BEGIN ARTICLE

Report generation framework(WIP)
Report Generation
Design and Implementation Documentation
Expertiza Reimplementation Back-End
Overview
The reporting subsystem was ported from the original Expertiza codebase (referred to as Repo X) into the reimplemented Rails API back-end (referred to as Repo Y) and redesigned in the process.
Repo X used a Rails helper module (ReportFormatterHelper) that
assigned instance variables, such as @reviewers and
@review_scores, for ERB views.
Since Repo Y is a JSON API with no views, instance variables are not applicable. The architecture was therefore redesigned around a streaming reduce pipeline that returns plain Ruby hashes rendered as JSON.
Design Goals
- Avoid loading entire result sets into memory at once.
- Keep domain-specific computation out of the base class.
- Make each report type independently composable and testable.
- Fix N+1 query patterns present in Repo X.
Anti-Patterns Addressed
The design directly addresses two anti-patterns identified during architectural review of Repo X.
The fetch_responses Anti-Pattern
Repo X loaded all response records into an unnamed, ad-hoc array before processing:
# WRONG
responses = fetch_responses # full memory load
grouped = group(responses)
metrics = compute_metrics(grouped)
This forces the entire result set into Ruby memory, prevents streaming, and makes the intermediate structure implicit.
The fix is to never materialise all rows at once. Instead, use
find_each to stream records in batches, so memory usage scales
with the number of groups, not the number of raw rows.
Default Metrics in the Base Class
Repo X placed domain-specific math directly in the base class:
# WRONG — in BaseReport
def compute_metrics(grouped)
grouped.transform_values do |responses|
{
count: responses.size,
avg_score: responses.map(&:score).sum / responses.size.to_f
}
end
end
This ties every subclass to one particular shape of computation. The fix is to move all domain math into per-report accumulator logic. The base class contains zero domain math.
What "Domain Math" Means
Domain math refers to the business-logic calculations specific to a particular report type — the actual formulas and aggregations that answer what the report is trying to show.
It is called "domain" math because it belongs to the problem domain (peer assessment), not to the generic pipeline machinery.

END ARTICLE

STATED TASK
Write out the passage of the report generation documentation above from "Design Goals" up to and including "intermediate structure implicit.".

BEGIN LISTED RECORDS

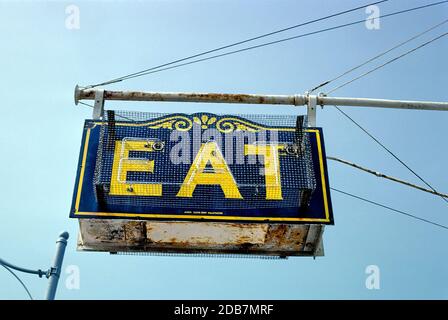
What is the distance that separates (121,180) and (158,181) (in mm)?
356

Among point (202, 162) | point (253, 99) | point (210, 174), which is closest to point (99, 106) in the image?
point (202, 162)

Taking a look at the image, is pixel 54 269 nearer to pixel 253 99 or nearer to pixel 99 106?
pixel 99 106

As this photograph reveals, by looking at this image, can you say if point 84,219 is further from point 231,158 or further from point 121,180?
point 231,158

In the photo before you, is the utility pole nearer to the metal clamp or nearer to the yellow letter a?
the metal clamp

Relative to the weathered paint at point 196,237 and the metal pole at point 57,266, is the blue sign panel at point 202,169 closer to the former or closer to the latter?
the weathered paint at point 196,237

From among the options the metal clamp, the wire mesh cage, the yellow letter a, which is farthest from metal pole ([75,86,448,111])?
the yellow letter a

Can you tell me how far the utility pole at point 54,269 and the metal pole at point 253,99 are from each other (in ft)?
15.3

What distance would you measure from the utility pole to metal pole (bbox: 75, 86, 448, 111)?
468 centimetres

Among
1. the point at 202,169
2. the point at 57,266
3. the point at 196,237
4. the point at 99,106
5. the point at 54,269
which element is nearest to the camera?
the point at 196,237

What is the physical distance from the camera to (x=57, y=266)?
30.8ft

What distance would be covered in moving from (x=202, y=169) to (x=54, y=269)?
16.7 ft

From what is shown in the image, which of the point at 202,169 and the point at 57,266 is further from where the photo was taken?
the point at 57,266

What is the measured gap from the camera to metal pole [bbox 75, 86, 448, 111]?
546 cm

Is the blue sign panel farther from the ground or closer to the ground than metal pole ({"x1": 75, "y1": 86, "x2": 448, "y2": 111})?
closer to the ground
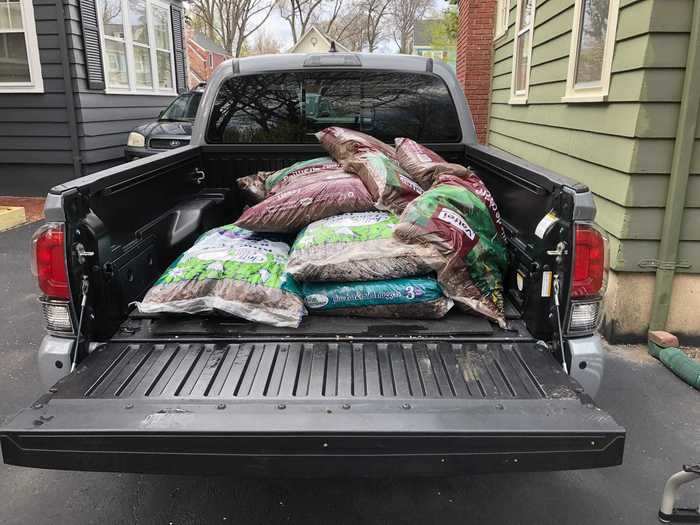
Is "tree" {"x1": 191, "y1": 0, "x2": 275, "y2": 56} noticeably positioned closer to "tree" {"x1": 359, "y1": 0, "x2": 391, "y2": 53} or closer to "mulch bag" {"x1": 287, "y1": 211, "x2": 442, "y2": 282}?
"tree" {"x1": 359, "y1": 0, "x2": 391, "y2": 53}

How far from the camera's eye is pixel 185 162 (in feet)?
11.7

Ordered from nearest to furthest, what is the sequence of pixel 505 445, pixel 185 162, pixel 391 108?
1. pixel 505 445
2. pixel 185 162
3. pixel 391 108

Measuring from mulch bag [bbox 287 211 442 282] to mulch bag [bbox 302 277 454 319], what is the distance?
0.04 meters

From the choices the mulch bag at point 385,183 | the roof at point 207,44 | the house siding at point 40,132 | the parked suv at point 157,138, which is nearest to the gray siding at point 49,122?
the house siding at point 40,132

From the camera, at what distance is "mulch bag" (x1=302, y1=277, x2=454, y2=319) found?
97.3 inches

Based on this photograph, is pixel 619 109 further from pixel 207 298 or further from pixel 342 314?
pixel 207 298

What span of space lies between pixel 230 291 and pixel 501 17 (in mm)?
8469

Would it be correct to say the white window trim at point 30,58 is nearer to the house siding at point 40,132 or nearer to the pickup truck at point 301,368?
the house siding at point 40,132

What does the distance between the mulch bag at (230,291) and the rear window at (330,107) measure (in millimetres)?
1533

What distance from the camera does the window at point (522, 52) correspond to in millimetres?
7156

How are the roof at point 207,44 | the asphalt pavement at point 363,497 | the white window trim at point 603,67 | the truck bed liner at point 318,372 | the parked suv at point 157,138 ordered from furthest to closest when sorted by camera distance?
the roof at point 207,44 < the parked suv at point 157,138 < the white window trim at point 603,67 < the asphalt pavement at point 363,497 < the truck bed liner at point 318,372

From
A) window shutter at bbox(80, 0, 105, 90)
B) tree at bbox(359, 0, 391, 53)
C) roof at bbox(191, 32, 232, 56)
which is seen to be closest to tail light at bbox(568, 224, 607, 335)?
window shutter at bbox(80, 0, 105, 90)

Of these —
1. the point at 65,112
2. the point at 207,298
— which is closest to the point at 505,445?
the point at 207,298

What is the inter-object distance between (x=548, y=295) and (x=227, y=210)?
2167 mm
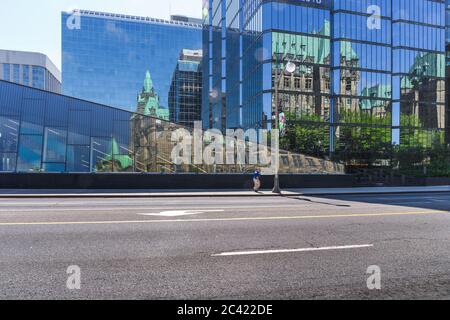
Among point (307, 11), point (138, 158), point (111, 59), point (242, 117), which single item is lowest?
point (138, 158)

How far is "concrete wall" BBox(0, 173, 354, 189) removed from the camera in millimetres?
18281

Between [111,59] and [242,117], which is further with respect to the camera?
[111,59]

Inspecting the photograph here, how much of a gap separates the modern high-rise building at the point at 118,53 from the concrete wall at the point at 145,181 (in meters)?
70.4

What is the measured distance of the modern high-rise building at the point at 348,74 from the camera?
39.8 metres

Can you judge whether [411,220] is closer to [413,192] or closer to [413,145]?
[413,192]

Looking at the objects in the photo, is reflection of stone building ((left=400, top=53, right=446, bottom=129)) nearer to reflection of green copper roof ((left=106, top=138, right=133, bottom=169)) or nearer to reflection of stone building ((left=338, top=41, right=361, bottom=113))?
reflection of stone building ((left=338, top=41, right=361, bottom=113))

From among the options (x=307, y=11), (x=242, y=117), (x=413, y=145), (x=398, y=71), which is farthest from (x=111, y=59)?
(x=413, y=145)

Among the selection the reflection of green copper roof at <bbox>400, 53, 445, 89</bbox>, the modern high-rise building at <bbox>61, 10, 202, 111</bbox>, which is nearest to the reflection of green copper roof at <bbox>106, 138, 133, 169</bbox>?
the reflection of green copper roof at <bbox>400, 53, 445, 89</bbox>

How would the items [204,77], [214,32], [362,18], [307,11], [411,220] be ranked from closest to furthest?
[411,220] → [307,11] → [362,18] → [214,32] → [204,77]

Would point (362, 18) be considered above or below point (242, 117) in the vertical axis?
above

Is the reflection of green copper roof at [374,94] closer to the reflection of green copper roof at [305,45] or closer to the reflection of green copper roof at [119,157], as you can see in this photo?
the reflection of green copper roof at [305,45]

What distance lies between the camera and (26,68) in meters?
145

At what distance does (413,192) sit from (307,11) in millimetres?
31391
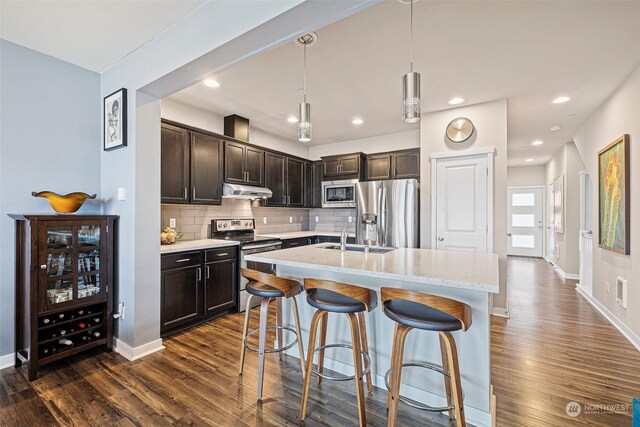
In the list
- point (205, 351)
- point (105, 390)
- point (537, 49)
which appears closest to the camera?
point (105, 390)

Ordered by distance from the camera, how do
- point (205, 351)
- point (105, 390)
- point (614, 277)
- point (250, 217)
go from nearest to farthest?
point (105, 390), point (205, 351), point (614, 277), point (250, 217)

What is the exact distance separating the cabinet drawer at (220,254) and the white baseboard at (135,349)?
0.93 metres

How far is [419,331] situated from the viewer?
1893mm

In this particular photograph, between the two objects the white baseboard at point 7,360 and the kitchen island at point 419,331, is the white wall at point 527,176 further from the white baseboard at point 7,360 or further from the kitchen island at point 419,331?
the white baseboard at point 7,360

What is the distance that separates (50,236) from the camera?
2.23m

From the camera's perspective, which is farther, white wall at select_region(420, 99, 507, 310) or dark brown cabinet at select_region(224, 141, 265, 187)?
dark brown cabinet at select_region(224, 141, 265, 187)

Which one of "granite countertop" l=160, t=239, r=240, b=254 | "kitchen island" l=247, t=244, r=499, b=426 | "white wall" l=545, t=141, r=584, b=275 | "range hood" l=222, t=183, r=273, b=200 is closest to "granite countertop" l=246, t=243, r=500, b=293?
"kitchen island" l=247, t=244, r=499, b=426

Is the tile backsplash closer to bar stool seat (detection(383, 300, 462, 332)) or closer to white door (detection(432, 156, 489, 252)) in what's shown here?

END LISTED RECORDS

SOLVED EXERCISE
Design Goals
- Avoid loading entire result sets into memory at once.
- Keep domain-specific computation out of the base class.
- Make each report type independently composable and testable.
- Fix N+1 query patterns present in Repo X.
Anti-Patterns Addressed
The design directly addresses two anti-patterns identified during architectural review of Repo X.
The fetch_responses Anti-Pattern
Repo X loaded all response records into an unnamed, ad-hoc array before processing:
# WRONG
responses = fetch_responses # full memory load
grouped = group(responses)
metrics = compute_metrics(grouped)
This forces the entire result set into Ruby memory, prevents streaming, and makes the intermediate structure implicit.